Ulusal Süt Konseyi, geçtiğimiz günlerde çiğ süt fiyatını 1 lira 5 kuruş artırarak, 14 lira 65 kuruş olarak açıkladı. 1 Mayıs tarihinden itibaren geçerli olacak olan fiyat hakkında açıklamada bulunan Edirne Süt Üreticileri Birliği(SÜTÜB) Başkanı Mustafa Suiçmez, “1 Mayıs'tan geçerli olmak üzere süte 1 lira 5 kuruş zam geldi’ dediler. Bu bize verilen zam, zam değil. İsmine zam demek mümkün değil. Bunun geri planında market raflarına iyi bir zam yapmak için bize önden verilen bir mazeret diyelim.” dedi.

[Anahat Kayıtları]
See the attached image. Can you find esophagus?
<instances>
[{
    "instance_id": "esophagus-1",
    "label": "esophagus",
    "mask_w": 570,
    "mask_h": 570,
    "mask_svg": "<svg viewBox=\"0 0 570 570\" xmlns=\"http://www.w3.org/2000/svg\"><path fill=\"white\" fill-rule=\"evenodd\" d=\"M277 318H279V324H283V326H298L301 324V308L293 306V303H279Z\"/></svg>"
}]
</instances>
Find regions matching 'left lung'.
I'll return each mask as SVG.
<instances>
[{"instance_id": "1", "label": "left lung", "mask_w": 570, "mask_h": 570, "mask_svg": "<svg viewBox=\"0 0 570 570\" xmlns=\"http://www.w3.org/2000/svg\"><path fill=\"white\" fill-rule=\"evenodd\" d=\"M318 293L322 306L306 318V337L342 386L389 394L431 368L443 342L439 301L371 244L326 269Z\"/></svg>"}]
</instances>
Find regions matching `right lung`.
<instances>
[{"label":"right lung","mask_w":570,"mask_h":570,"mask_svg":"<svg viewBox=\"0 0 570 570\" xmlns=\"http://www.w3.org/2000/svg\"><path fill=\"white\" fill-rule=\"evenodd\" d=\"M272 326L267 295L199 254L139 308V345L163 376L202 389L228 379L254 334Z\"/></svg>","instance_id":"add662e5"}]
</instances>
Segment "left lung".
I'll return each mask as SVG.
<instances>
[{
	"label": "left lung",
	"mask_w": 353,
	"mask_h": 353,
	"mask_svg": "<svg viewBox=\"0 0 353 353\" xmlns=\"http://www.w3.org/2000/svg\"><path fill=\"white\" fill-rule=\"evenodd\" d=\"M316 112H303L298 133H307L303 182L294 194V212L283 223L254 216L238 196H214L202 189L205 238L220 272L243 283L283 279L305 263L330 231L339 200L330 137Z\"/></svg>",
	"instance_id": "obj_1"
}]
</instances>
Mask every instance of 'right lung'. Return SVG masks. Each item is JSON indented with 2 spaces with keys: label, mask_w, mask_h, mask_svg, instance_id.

#### Çalışma Talimatları
[1] Çiğ süt fiyatına ilişkin metni iki cümleyle özetleyiniz.
[2] Anahat kayıtları listesinin tamamını, her satırını hiçbir değişiklik yapmadan yeniden veriniz.
Metin ile liste birbirinden bağımsız iki ayrı malzemedir.

#### Görev Çözümleri
[1] Ulusal Süt Konseyi, çiğ süt fiyatını 1 lira 5 kuruş artırarak 1 Mayıs'tan itibaren geçerli olmak üzere 14 lira 65 kuruş olarak açıkladı. Edirne Süt Üreticileri Birliği Başkanı Mustafa Suiçmez ise bu artışın zam sayılamayacağını, market raflarına iyi bir zam yapılması için üreticilere önden verilen bir mazeret olduğunu söyledi.

[2]
See the attached image. Can you find esophagus?
<instances>
[{
    "instance_id": "esophagus-1",
    "label": "esophagus",
    "mask_w": 570,
    "mask_h": 570,
    "mask_svg": "<svg viewBox=\"0 0 570 570\" xmlns=\"http://www.w3.org/2000/svg\"><path fill=\"white\" fill-rule=\"evenodd\" d=\"M277 318H279V324H283V326H298L301 324V308L293 306V303H279Z\"/></svg>"
}]
</instances>
Find regions matching 'left lung'.
I'll return each mask as SVG.
<instances>
[{"instance_id": "1", "label": "left lung", "mask_w": 570, "mask_h": 570, "mask_svg": "<svg viewBox=\"0 0 570 570\" xmlns=\"http://www.w3.org/2000/svg\"><path fill=\"white\" fill-rule=\"evenodd\" d=\"M318 293L322 306L306 318V337L342 386L389 394L431 368L443 342L439 301L371 244L326 269Z\"/></svg>"}]
</instances>
Find regions matching `right lung`.
<instances>
[{"label":"right lung","mask_w":570,"mask_h":570,"mask_svg":"<svg viewBox=\"0 0 570 570\" xmlns=\"http://www.w3.org/2000/svg\"><path fill=\"white\" fill-rule=\"evenodd\" d=\"M272 326L267 295L199 254L139 308V345L163 376L202 389L228 379L254 334Z\"/></svg>","instance_id":"add662e5"}]
</instances>
Segment "left lung".
I'll return each mask as SVG.
<instances>
[{
	"label": "left lung",
	"mask_w": 353,
	"mask_h": 353,
	"mask_svg": "<svg viewBox=\"0 0 353 353\" xmlns=\"http://www.w3.org/2000/svg\"><path fill=\"white\" fill-rule=\"evenodd\" d=\"M316 112H303L298 133H307L303 182L294 194V212L283 223L254 216L238 196H214L202 189L205 238L220 272L243 283L283 279L305 263L330 231L339 200L330 137Z\"/></svg>",
	"instance_id": "obj_1"
}]
</instances>
Mask every instance of 'right lung'. Return SVG masks. Each item is JSON indented with 2 spaces with keys: label, mask_w, mask_h, mask_svg, instance_id.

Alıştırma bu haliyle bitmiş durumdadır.